La abrazó, sus palabras la embriagaron. No supo cómo, pero cedió. Después, él comía un pastel en la cocina como si nada.
«Siempre quise una mujer como tú—dijo—. Cocinas divino, eres preciosa…».
«Bueno, me voy—anunció—. Hasta esta noche».
Lucía flotaba en una nube. El otoño le pareció hermoso. Luego, la culpa la invadió: «Debí esperar… Quizá Javier era mi destino».
Cuando volví del trabajo, su actitud cambió. Me sirvió la cena en silencio.
Sus encuentros secretos continuaron. Javier la colmaba de promesas. «Mi vacación termina pronto—le dijo un día—. Tendré que irme».
Ella propuso: «¿Por qué no te mudas aquí? Puedes trabajar en Madrid y venir los fines de semana».
«¿De verdad lo quieres?—preguntó él—. Soy jefe, puedo ajustar mi horario».
«No puedo estar sin ti—confesó ella—».
«Iré a la ciudad, pero volveré en dos semanas—prometió—. Todo estará bien».
«¿Y tu amistad con Adrián?».
«Eso no importa…».
Javier se fue. Lucía lo extrañaba. Decidió dejarme. Empacó sus cosas y se fue a casa de su amiga Rosa, divorciada y con una hija.

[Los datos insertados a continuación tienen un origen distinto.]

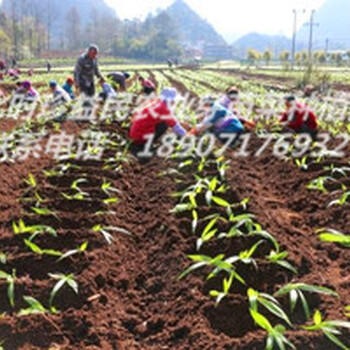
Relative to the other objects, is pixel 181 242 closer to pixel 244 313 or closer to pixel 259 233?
pixel 259 233

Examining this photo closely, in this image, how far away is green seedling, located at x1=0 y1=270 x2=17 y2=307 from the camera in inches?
113

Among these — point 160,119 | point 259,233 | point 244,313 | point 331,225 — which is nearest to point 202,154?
point 160,119

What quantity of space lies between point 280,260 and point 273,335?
95 cm

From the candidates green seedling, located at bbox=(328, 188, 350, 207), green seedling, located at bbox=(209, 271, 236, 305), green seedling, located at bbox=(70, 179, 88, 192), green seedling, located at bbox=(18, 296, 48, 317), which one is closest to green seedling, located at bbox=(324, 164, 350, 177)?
green seedling, located at bbox=(328, 188, 350, 207)

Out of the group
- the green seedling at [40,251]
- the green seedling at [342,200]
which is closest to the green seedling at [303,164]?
the green seedling at [342,200]

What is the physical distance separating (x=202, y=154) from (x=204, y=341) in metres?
3.92

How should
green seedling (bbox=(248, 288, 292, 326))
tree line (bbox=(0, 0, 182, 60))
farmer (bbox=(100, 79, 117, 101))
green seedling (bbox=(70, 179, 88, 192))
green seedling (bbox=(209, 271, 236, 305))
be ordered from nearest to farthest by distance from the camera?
green seedling (bbox=(248, 288, 292, 326)) → green seedling (bbox=(209, 271, 236, 305)) → green seedling (bbox=(70, 179, 88, 192)) → farmer (bbox=(100, 79, 117, 101)) → tree line (bbox=(0, 0, 182, 60))

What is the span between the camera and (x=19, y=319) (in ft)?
8.88

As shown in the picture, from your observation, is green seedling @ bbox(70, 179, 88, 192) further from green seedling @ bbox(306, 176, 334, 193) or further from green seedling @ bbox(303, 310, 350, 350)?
green seedling @ bbox(303, 310, 350, 350)

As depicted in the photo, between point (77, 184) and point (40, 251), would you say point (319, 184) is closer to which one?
point (77, 184)

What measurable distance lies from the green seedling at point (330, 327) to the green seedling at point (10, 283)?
1844 millimetres

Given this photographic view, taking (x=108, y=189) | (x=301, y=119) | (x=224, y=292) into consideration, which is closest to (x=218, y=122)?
(x=301, y=119)

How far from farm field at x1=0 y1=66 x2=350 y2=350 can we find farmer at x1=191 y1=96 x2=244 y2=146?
1113 mm

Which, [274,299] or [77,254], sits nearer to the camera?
[274,299]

«¿Estás segura?—preguntó Rosa—. ¿Qué le dijiste a Adrián?».
«Le dejé una nota: “Seis años juntos, pero ya no te amo. Enamorada de otro. Pronto lo sabrás”. Javier volverá y viviremos en su casa».
Pasaron semanas. El otoño empeoró con lluvias interminables. Lucía esperaba. Ni siquiera tenía su número.
Una noche vio luz en su ventana. Corrió, emocionada.
«¡Javier! ¡Me separé de Adrián! ¡Ahora somos libres!».